États-Unis d’Amérique. Chuckie Taylor, fils de l’ancien dirigeant libérien, reconnu coupable d’actes de torture

Déclaration publique

Index AI :AMR 51/128/2008

Amnesty International a salué la déclaration de culpabilité, prononcée le 30 octobre par un tribunal américain, de Chuckie Taylor, fils de l’ancien président libérien Charles Taylor. Chuckie Taylor a été reconnu coupable d’actes de torture et autres crimes commis au Libéria. Parmi les formes de tortures qu’il aurait ordonnées, on mentionne notamment les décharges électriques appliquées sur les parties génitales des victimes, les brûlures à l’aide de cigarettes, de fers chauds et de plastique fondu et le sel versé sur leurs blessures. Il s’agit de la première déclaration de culpabilité au titre de la Loi pour la protection des victimes de la torture, adoptée en 1994 [autorisant les tribunaux américains à juger les actes de tortures commis par des citoyens américains à l’étranger]. Chuckie Taylor est aussi la première personne à être jugée et reconnue coupable pour des crimes de droit international commis au cours du conflit qui a duré une dizaine d’années au Libéria et s’est terminé en 2003. Chuckie Taylor risque jusqu’à vingt ans de réclusion pour ces crimes.

C’est un jugement qui fera date, a déclaré Tania Bernath, chargée de recherche sur le Libéria auprès d’Amnesty International. Il sous-entend que les États-Unis ont maintenant la volonté d’enquêter et d’engager des poursuites contre des personnes se trouvant sur leur territoire et soupçonnées d’actes de torture et autres crimes de droit international. Ce faisant, ils envoient un message important : celui que le nombre de sanctuaires pour les auteurs d’actes de torture et autres crimes de droit international va en diminuant.

**MATÉRIEL RECUEILLI**
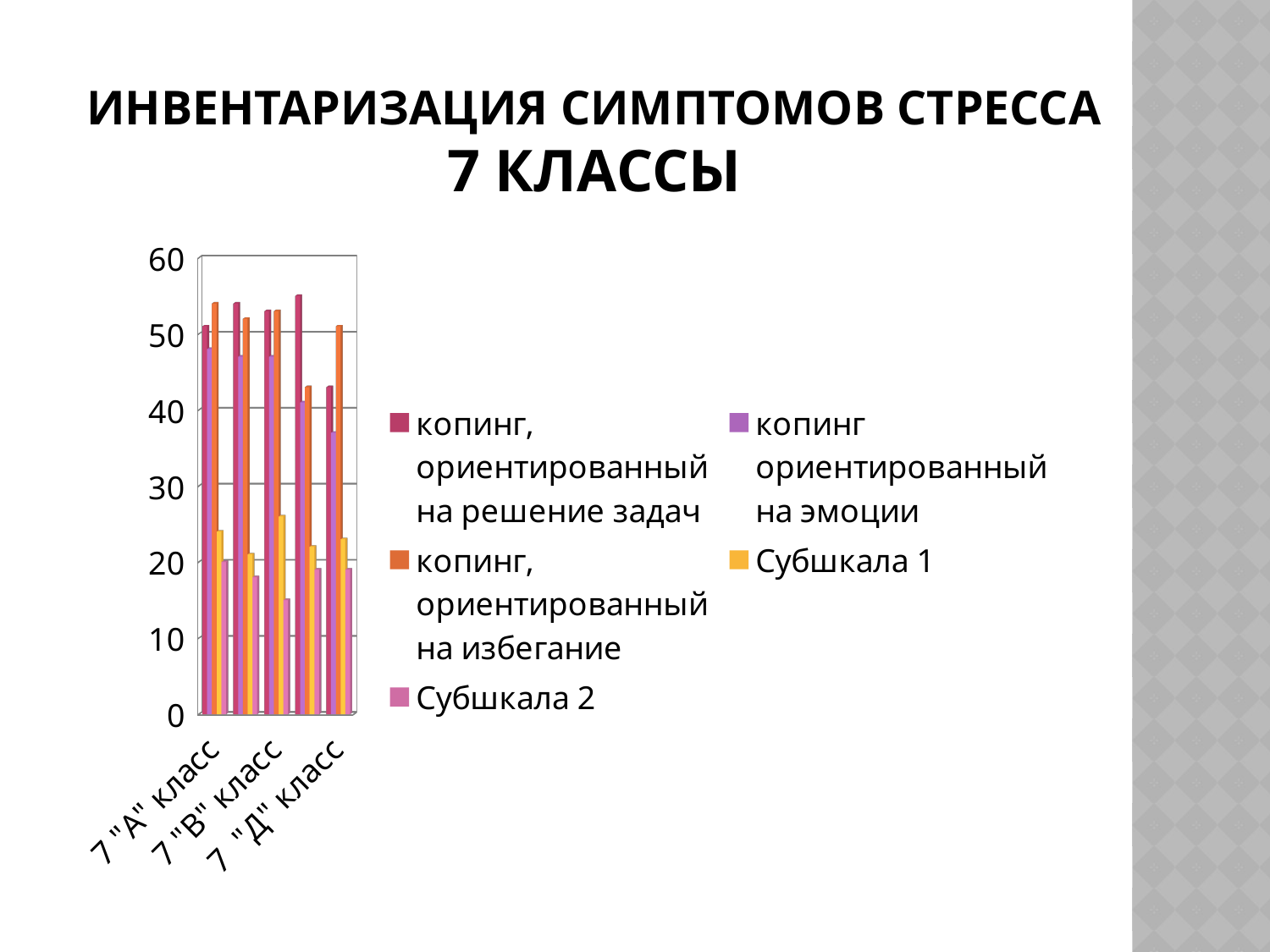
Which series has the lowest bar in every group of bars? Субшкала 2 What is the highest value shown on the vertical axis? 60 How many series does the legend list? 5 Are all the values for копинг, ориентированный на решение задач greater or less than 40? greater Are all the values for Субшкала 1 greater or less than 30? less Which legend entry is shown in yellow? Субшкала 1 Are all the values for Субшкала 2 greater or less than 30? less In each group of bars, which is larger: Субшкала 1 or Субшкала 2? Субшкала 1 What is the title of the slide containing the chart? ИНВЕНТАРИЗАЦИЯ СИМПТОМОВ СТРЕССА 7 КЛАССЫ What kind of chart is shown on the slide? bar chart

**CONSIGNE A**
Relevez toutes les personnes nommées dans le texte étudié.
**CONSIGNE B**
Reproduisez fidèlement le passage du texte étudié qui commence par « C’est un jugement » et se termine par « va en diminuant. ».
Appuyez-vous uniquement sur le texte étudié.

**ZONE DE RÉPONSE A**
Chuckie Taylor, Charles Taylor, Tania Bernath

**ZONE DE RÉPONSE B**
C’est un jugement qui fera date, a déclaré Tania Bernath, chargée de recherche sur le Libéria auprès d’Amnesty International. Il sous-entend que les États-Unis ont maintenant la volonté d’enquêter et d’engager des poursuites contre des personnes se trouvant sur leur territoire et soupçonnées d’actes de torture et autres crimes de droit international. Ce faisant, ils envoient un message important : celui que le nombre de sanctuaires pour les auteurs d’actes de torture et autres crimes de droit international va en diminuant.